§ **WHAT THIS TASK INVOLVES**: Pick up the news item on the Velvet Underground reunion at the New York Public Library where its last sentence ends, and continue it.

§ **SUPPLIED PASSAGE**:
Former Velvet Underground members Lou Reed, Maureen Tucker and Doug Yule will make an extremely rare joint public appearance on Dec. 8 at the New York Public Library. The three will discuss the Velvet Underground's music and legacy with rock journalist David Fricke as part of the "LIVE from the NYPL" series.

The unprecedented reunion of the legendary New York band comes on the heels of the publication of "The Velvet Underground: New York Art," a new compendium of previously unseen photographs, poster and cover designs by Andy Warhol, Lou Reed's handwritten music and lyrics, underground press clippings and other reviews, flyers, handbills and posters. The book, published by famed Italian book house Rizzoli, contains a recorded conversation between Reed and Tucker as well as contributions from Vaclav Havel and Jon Savage.

The event will take place in New York City at the Celeste Bartos Forum in the NYPL's Stephen A. Schwarzman Building on 5th Ave. and 42nd St. General admission tickets are $25, and $15 tickets are available for library donors, students and seniors through the NYPL website.

§ **ENTRIES SUPPLIED**:
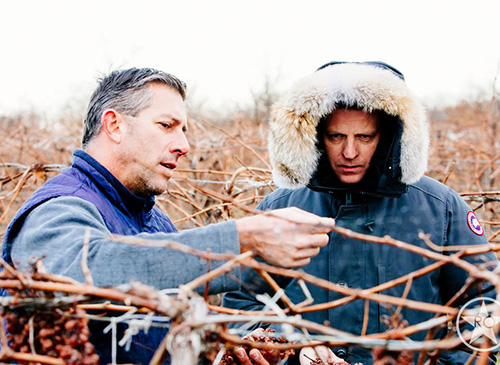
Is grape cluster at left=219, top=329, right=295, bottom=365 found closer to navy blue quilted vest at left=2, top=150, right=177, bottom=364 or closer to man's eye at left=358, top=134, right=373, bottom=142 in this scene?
navy blue quilted vest at left=2, top=150, right=177, bottom=364

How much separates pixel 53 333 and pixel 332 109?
1863 mm

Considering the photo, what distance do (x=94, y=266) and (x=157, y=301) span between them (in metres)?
0.49

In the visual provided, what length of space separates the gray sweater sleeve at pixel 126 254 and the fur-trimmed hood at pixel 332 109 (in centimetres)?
118

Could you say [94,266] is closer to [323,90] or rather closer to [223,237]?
[223,237]

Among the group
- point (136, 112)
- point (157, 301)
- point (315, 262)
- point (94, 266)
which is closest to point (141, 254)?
point (94, 266)

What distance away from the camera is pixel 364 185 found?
2.38 metres

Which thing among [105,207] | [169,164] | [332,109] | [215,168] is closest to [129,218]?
[105,207]

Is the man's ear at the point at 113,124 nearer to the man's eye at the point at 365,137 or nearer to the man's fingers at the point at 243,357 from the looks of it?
the man's fingers at the point at 243,357

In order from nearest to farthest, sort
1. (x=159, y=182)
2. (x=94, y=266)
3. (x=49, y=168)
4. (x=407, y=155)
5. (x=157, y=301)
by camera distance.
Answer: (x=157, y=301), (x=94, y=266), (x=159, y=182), (x=407, y=155), (x=49, y=168)

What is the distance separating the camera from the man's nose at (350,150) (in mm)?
2355

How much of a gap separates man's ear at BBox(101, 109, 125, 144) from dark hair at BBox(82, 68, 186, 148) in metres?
0.03

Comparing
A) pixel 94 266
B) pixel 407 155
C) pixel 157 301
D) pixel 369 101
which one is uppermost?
pixel 369 101

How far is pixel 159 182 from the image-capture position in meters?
2.07

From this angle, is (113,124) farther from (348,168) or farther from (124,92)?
(348,168)
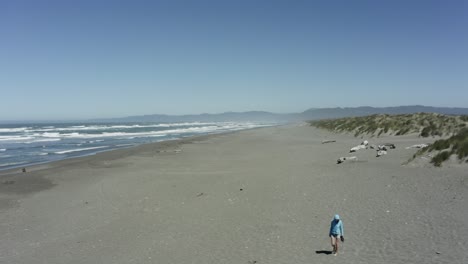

§ **RESPONSE BOX**:
The original Velvet Underground lineup included John Cale, Sterling Morrison and vocalist Nico. The group's debut album, often referred to as "the banana album" from its distinctive pop art cover, was produced by Andy Warhol and includes rock and roll classics like "Heroin," "All Tomorrow's Parties," "Venus in Furs," "I'll Be Your Mirror," "Femme Fatale," "Black Angel's Death Song," and "Sunday Morning.". Cale left the band in 1968 and was replaced by Doug Yule. The group split in the early 1970s, though re-formed briefly with Cale in the early 1990s. Nico died in 1988, and Sterling Morrison died in 1995.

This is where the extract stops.